1927017 – CCO does not relinquish leadership when restarting for proxy CA change

Bug 1927017 - CCO does not relinquish leadership when restarting for proxy CA change

Summary: CCO does not relinquish leadership when restarting for proxy CA change

Keywords:
Status:	CLOSED ERRATA
Alias:	None
Product:	OpenShift Container Platform
Classification:	Red Hat
Component:	Cloud Credential Operator
Sub Component:
Version:	4.7
Hardware:	Unspecified
OS:	Unspecified
Priority:	unspecified
Severity:	medium
Target Milestone:	---
Target Release:	4.8.0
Assignee:	sumehta
QA Contact:	wang lin
Docs Contact:
URL:
Whiteboard:
Depends On:
Blocks:
TreeView+	depends on / blocked

Reported:	2021-02-09 20:37 UTC by Matthew Staebler
Modified:	2021-07-27 22:43 UTC (History)
CC List:	5 users (show)
Fixed In Version:
Doc Type:	No Doc Update
Doc Text:
Clone Of:
Environment:
Last Closed:	2021-07-27 22:43:10 UTC
Target Upstream Version:
Embargoed:

Attachments	(Terms of Use)
bootstrap gather (4.24 MB, application/gzip) 2021-02-09 20:37 UTC, Matthew Staebler	no flags	Details
in-cluster CCO log (63.63 KB, text/plain) 2021-02-09 20:41 UTC, Matthew Staebler	no flags	Details
openshift-machine-api-aws cred request (3.77 KB, text/plain) 2021-02-09 20:47 UTC, Matthew Staebler	no flags	Details
View All

Links
System	ID	Priority	Status	Summary	Last Updated
Github	openshift cloud-credential-operator pull 310	None	open	Bug 1927017: Context cancel on stopped leading	2021-03-17 17:50:36 UTC
Github	openshift cloud-credential-operator pull 320	None	open	[WIP] Bug 1927017: Drop config map controller	2021-04-08 16:08:42 UTC
Red Hat Product Errata	RHSA-2021:2438	None	None	None	2021-07-27 22:43:32 UTC

Description Matthew Staebler 2021-02-09 20:37:17 UTC

Created attachment 1756045 [details]
bootstrap gather

When the CCO pod is restarted due to a proxy CA change, the old pod does not relinquish its leader election. This results in an 8-minute delay before the new pod can service credentials requests.

Old pod
> time="2021-02-09T20:13:57Z" level=info msg="became leader" id=6706a11c-b8b2-409f-b9bb-3d26b65685b3
> <snip>
> time="2021-02-09T20:19:18Z" level=info msg="Proxy CA configmap change detected, restarting pod" configmap=openshift-cloud-credential-operator/cco-trusted-ca controller=configmap

New pod
> time="2021-02-09T20:19:20Z" level=info msg="generated leader election ID" id=0c26d32c-3526-43e9-9884-e8aacf4ed20c
> I0209 20:19:20.003479       1 leaderelection.go:243] attempting to acquire leader lease  openshift-cloud-credential-operator/cloud-credential-operator-leader...
> time="2021-02-09T20:19:20Z" level=info msg="current leader: 6706a11c-b8b2-409f-b9bb-3d26b65685b3"

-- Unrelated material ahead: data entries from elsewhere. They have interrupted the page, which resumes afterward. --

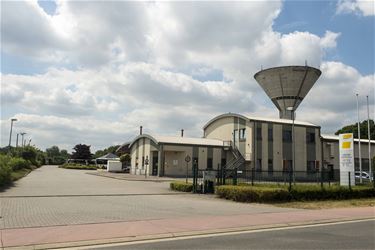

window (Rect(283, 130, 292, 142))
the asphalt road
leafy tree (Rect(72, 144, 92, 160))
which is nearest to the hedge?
the asphalt road

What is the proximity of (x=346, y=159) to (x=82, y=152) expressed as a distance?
94.3 metres

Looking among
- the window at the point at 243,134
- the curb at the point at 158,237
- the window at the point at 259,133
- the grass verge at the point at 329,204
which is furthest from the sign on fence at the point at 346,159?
the window at the point at 243,134

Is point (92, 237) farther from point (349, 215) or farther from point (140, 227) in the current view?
point (349, 215)

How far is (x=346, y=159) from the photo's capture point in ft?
81.1

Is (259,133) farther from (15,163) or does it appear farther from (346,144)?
(15,163)

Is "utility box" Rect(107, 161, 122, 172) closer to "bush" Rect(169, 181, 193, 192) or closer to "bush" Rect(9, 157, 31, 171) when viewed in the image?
"bush" Rect(9, 157, 31, 171)

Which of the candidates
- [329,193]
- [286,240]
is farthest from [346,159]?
[286,240]

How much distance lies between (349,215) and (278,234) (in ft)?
19.1

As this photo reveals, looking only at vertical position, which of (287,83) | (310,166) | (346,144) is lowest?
(310,166)

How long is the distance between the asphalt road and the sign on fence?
526 inches

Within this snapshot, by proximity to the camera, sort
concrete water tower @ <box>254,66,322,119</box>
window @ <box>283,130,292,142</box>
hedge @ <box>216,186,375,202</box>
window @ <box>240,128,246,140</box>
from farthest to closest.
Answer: concrete water tower @ <box>254,66,322,119</box> → window @ <box>283,130,292,142</box> → window @ <box>240,128,246,140</box> → hedge @ <box>216,186,375,202</box>

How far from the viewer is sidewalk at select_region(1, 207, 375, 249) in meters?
8.77

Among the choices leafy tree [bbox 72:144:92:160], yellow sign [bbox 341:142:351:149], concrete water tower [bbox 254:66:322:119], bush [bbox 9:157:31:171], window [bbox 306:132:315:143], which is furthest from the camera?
leafy tree [bbox 72:144:92:160]

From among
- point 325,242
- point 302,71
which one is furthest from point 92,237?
point 302,71
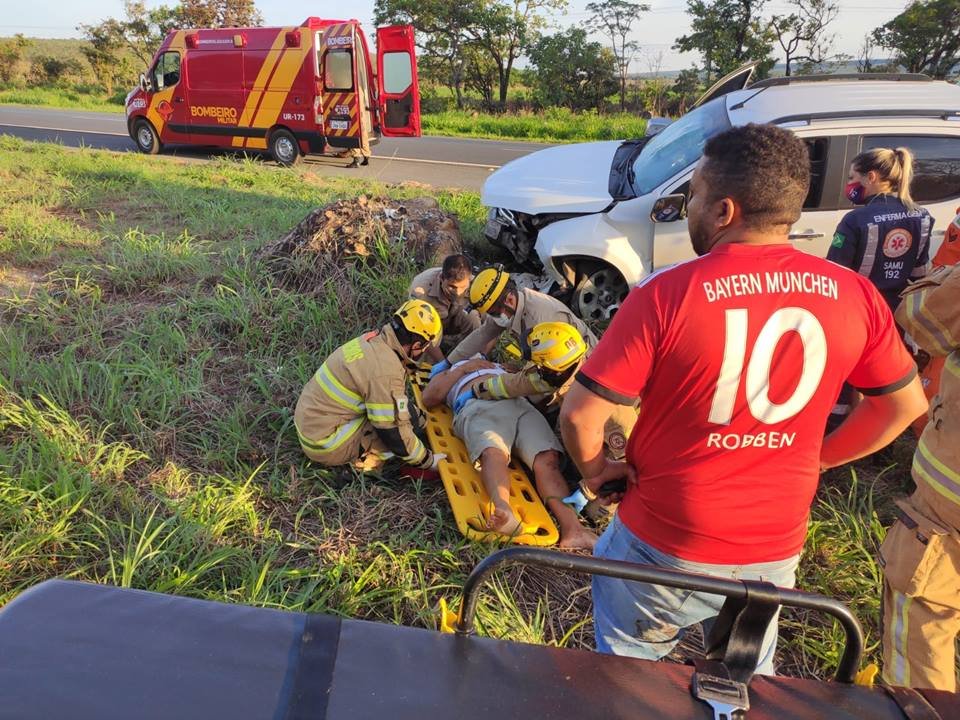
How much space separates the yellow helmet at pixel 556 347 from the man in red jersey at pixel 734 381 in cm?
152

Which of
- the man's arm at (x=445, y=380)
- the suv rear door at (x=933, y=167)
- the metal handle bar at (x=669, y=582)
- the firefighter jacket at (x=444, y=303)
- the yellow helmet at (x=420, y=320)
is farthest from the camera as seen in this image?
the firefighter jacket at (x=444, y=303)

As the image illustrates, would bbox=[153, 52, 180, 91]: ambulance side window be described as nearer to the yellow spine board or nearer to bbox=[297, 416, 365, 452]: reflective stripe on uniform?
the yellow spine board

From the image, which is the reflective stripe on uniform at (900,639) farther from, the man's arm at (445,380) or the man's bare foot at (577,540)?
the man's arm at (445,380)

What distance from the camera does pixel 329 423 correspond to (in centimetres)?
328

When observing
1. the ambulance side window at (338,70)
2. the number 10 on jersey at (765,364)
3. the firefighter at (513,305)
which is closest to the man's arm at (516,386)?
the firefighter at (513,305)

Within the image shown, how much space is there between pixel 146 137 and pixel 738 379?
14.4 metres

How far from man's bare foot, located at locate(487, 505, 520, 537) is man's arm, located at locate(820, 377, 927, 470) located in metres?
1.44

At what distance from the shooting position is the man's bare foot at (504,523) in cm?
292

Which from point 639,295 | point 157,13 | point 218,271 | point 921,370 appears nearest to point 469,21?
point 157,13

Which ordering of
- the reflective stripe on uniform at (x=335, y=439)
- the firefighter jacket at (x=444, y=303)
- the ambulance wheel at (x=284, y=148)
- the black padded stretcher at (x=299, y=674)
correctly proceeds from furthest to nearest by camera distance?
1. the ambulance wheel at (x=284, y=148)
2. the firefighter jacket at (x=444, y=303)
3. the reflective stripe on uniform at (x=335, y=439)
4. the black padded stretcher at (x=299, y=674)

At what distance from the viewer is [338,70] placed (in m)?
10.9

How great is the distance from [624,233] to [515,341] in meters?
1.15

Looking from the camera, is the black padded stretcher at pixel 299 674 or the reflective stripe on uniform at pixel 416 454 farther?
the reflective stripe on uniform at pixel 416 454

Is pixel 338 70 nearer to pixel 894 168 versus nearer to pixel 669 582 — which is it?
pixel 894 168
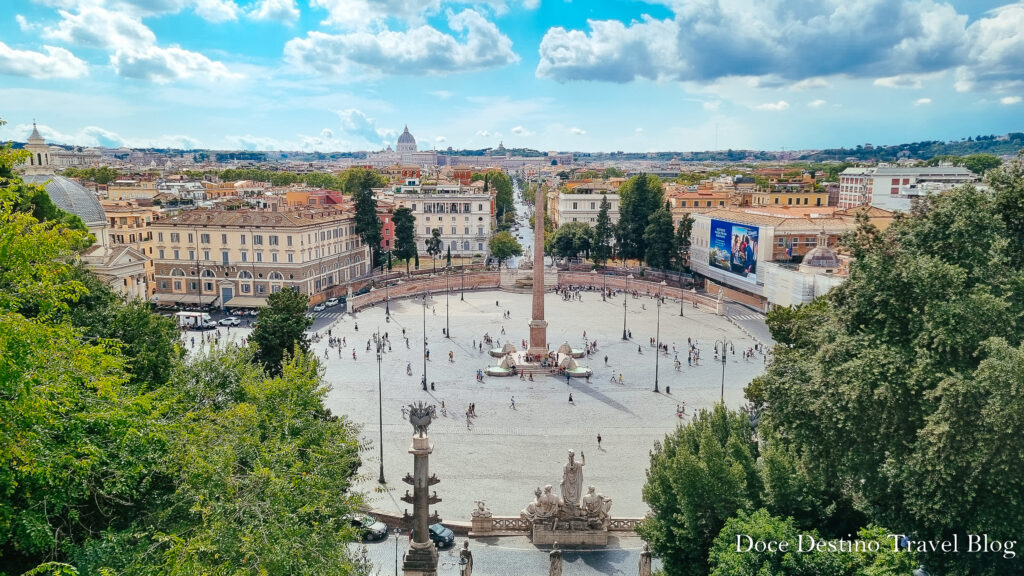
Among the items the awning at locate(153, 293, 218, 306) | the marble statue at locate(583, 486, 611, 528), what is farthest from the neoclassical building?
the marble statue at locate(583, 486, 611, 528)

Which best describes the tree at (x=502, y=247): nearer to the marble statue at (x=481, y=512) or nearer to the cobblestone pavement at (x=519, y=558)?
the marble statue at (x=481, y=512)

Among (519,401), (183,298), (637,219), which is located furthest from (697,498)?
(637,219)

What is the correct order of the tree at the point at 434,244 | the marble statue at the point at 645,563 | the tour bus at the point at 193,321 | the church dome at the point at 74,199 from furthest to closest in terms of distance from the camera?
the tree at the point at 434,244 < the tour bus at the point at 193,321 < the church dome at the point at 74,199 < the marble statue at the point at 645,563

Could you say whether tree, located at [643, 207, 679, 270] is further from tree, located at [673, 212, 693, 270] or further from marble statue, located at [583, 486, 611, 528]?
marble statue, located at [583, 486, 611, 528]

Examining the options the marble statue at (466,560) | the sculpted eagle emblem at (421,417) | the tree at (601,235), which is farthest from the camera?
the tree at (601,235)

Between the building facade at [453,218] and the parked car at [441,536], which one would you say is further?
the building facade at [453,218]

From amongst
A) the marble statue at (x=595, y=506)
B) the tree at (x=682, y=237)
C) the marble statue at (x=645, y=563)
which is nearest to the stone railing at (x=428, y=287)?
the tree at (x=682, y=237)
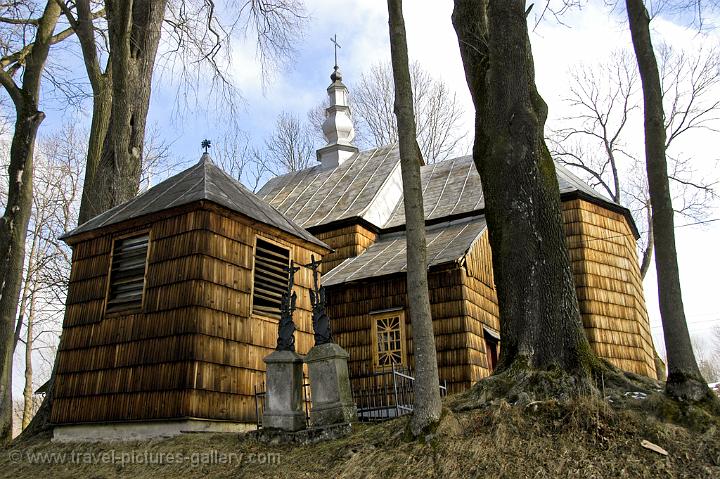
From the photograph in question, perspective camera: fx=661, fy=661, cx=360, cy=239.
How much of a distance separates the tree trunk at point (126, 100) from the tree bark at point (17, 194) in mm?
1374

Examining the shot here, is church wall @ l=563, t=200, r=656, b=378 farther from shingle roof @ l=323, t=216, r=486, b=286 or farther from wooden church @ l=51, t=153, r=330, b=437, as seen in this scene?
wooden church @ l=51, t=153, r=330, b=437

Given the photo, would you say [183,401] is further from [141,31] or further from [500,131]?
[141,31]

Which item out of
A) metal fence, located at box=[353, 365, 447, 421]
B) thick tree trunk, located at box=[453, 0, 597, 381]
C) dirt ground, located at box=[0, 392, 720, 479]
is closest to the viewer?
dirt ground, located at box=[0, 392, 720, 479]

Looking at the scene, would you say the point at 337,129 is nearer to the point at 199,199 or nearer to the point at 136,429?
the point at 199,199

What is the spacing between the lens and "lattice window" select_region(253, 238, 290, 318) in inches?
446

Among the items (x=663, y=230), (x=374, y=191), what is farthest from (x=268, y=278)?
(x=374, y=191)

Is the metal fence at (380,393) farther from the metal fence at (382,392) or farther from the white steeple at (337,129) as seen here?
the white steeple at (337,129)

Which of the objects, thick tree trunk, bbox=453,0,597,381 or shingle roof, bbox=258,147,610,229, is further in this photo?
shingle roof, bbox=258,147,610,229

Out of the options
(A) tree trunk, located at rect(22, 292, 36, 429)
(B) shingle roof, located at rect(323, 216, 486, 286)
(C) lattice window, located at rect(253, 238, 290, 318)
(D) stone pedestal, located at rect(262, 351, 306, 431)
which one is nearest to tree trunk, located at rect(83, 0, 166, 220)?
(C) lattice window, located at rect(253, 238, 290, 318)

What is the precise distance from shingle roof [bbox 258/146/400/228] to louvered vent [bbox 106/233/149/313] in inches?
298

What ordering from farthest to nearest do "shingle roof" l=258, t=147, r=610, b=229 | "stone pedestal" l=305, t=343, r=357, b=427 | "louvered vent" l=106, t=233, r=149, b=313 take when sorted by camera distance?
"shingle roof" l=258, t=147, r=610, b=229 → "louvered vent" l=106, t=233, r=149, b=313 → "stone pedestal" l=305, t=343, r=357, b=427

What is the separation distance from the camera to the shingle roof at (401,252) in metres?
14.4

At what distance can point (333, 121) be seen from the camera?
24141mm

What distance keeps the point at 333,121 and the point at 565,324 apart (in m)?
18.2
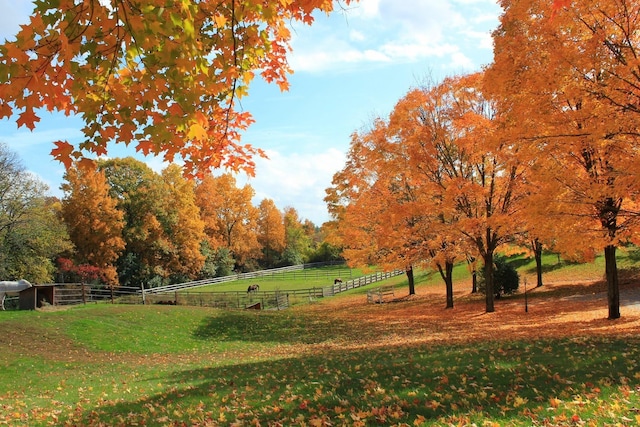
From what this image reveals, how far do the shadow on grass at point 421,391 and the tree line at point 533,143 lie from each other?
14.1ft

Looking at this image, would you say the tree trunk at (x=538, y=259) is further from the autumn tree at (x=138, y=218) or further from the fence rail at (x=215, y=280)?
the autumn tree at (x=138, y=218)

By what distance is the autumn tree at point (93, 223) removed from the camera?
40188 millimetres

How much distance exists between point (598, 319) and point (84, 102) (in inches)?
632

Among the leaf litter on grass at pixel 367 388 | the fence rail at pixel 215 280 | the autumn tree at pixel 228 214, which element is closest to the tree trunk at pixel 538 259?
the leaf litter on grass at pixel 367 388

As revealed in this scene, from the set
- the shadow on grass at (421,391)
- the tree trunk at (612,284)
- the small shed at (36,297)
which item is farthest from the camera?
the small shed at (36,297)

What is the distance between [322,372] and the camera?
8.07 metres

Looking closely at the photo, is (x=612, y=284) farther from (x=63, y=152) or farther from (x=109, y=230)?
(x=109, y=230)

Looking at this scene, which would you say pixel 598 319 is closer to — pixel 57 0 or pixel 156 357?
pixel 156 357

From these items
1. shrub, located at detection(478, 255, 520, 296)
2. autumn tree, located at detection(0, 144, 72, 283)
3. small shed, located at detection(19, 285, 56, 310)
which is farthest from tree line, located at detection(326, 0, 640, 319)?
autumn tree, located at detection(0, 144, 72, 283)

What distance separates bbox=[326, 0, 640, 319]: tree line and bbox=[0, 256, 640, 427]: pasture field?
3098 mm

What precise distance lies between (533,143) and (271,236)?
65.6 metres

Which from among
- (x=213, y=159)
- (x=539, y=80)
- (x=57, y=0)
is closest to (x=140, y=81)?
(x=57, y=0)

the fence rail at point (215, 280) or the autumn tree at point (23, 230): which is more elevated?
the autumn tree at point (23, 230)

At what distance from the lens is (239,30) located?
4.53 meters
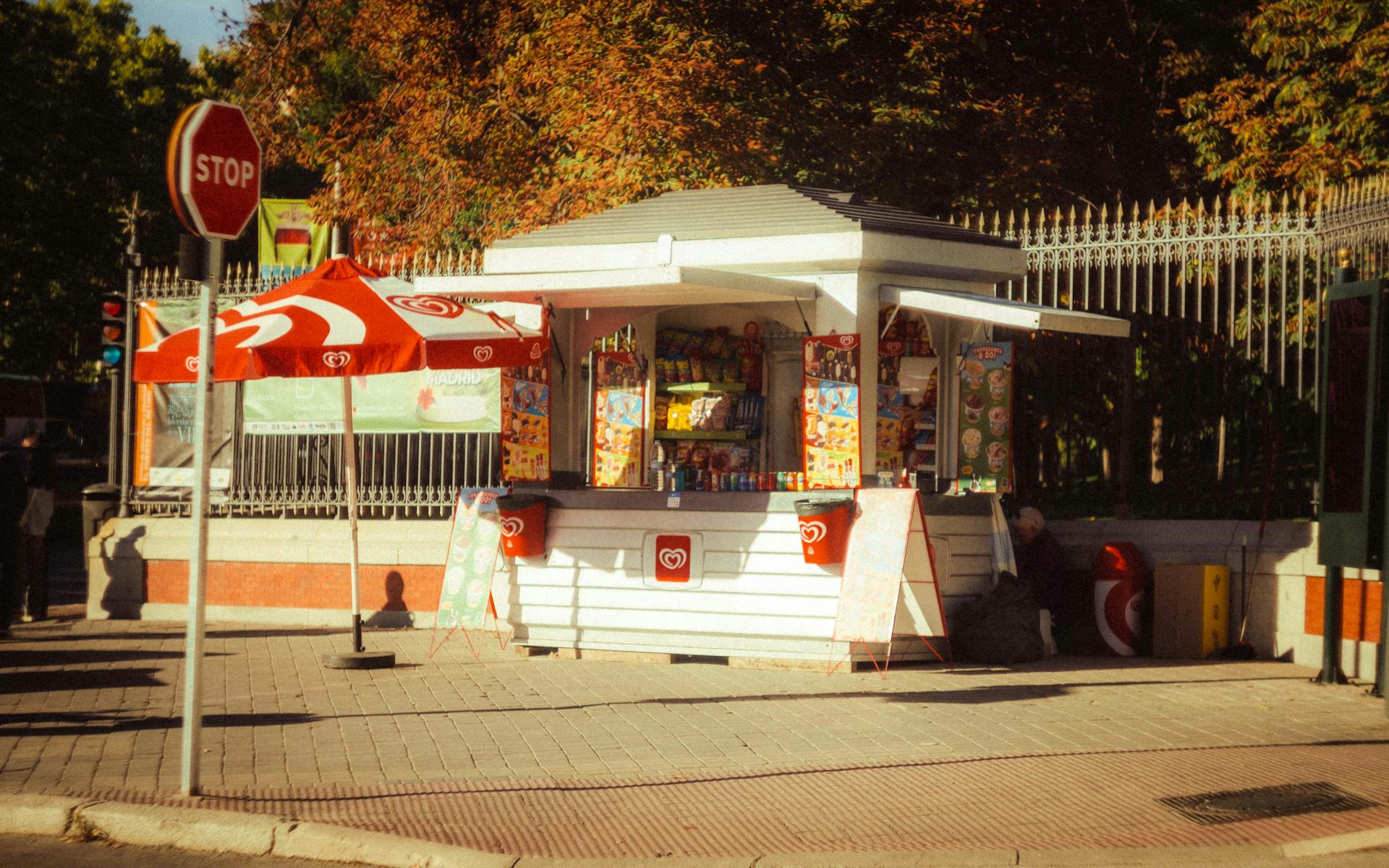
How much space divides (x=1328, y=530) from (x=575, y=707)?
5260mm

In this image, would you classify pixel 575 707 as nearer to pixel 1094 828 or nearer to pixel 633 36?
pixel 1094 828

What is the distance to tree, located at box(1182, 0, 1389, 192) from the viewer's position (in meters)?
17.6

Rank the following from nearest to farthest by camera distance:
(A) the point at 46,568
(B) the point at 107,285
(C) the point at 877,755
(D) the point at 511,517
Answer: (C) the point at 877,755, (D) the point at 511,517, (A) the point at 46,568, (B) the point at 107,285

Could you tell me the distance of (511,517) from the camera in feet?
37.8

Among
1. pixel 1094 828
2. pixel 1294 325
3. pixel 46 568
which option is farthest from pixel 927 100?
A: pixel 1094 828

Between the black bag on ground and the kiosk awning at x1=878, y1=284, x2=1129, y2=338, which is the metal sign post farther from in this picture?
the black bag on ground

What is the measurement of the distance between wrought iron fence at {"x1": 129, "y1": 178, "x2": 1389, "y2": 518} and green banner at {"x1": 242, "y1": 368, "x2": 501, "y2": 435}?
0.32 m

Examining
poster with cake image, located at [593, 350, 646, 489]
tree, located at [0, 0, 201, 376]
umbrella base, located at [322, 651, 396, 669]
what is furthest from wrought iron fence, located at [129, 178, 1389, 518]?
tree, located at [0, 0, 201, 376]

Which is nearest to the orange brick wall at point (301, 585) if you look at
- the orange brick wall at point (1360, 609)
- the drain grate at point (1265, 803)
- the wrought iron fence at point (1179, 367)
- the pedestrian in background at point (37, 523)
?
the wrought iron fence at point (1179, 367)

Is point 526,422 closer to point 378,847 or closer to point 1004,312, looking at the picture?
point 1004,312

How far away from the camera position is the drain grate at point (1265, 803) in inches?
254

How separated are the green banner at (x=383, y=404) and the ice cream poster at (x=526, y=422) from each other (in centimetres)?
194

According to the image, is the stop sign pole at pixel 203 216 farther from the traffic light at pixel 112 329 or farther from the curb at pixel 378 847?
the traffic light at pixel 112 329

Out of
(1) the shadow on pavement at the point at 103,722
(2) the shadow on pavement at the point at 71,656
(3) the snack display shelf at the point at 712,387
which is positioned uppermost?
(3) the snack display shelf at the point at 712,387
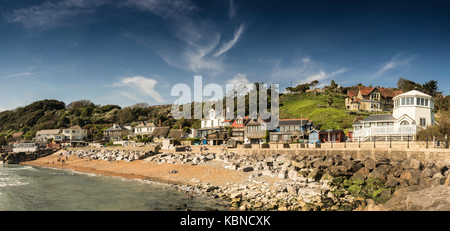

The consequence of this is that the installation takes longer as the worker machines cannot be started during the CCO downtime.

Comment 1 Matthew Staebler 2021-02-09 20:41:47 UTC

Created attachment 1756047 [details]
in-cluster CCO log

From the in-cluster CCO,
> time="2021-02-09T20:21:36Z" level=info msg="generated leader election ID" id=7fca7590-766b-4709-a7be-104708a1260f
> I0209 20:21:36.858036       1 leaderelection.go:243] attempting to acquire leader lease  openshift-cloud-credential-operator/cloud-credential-operator-leader...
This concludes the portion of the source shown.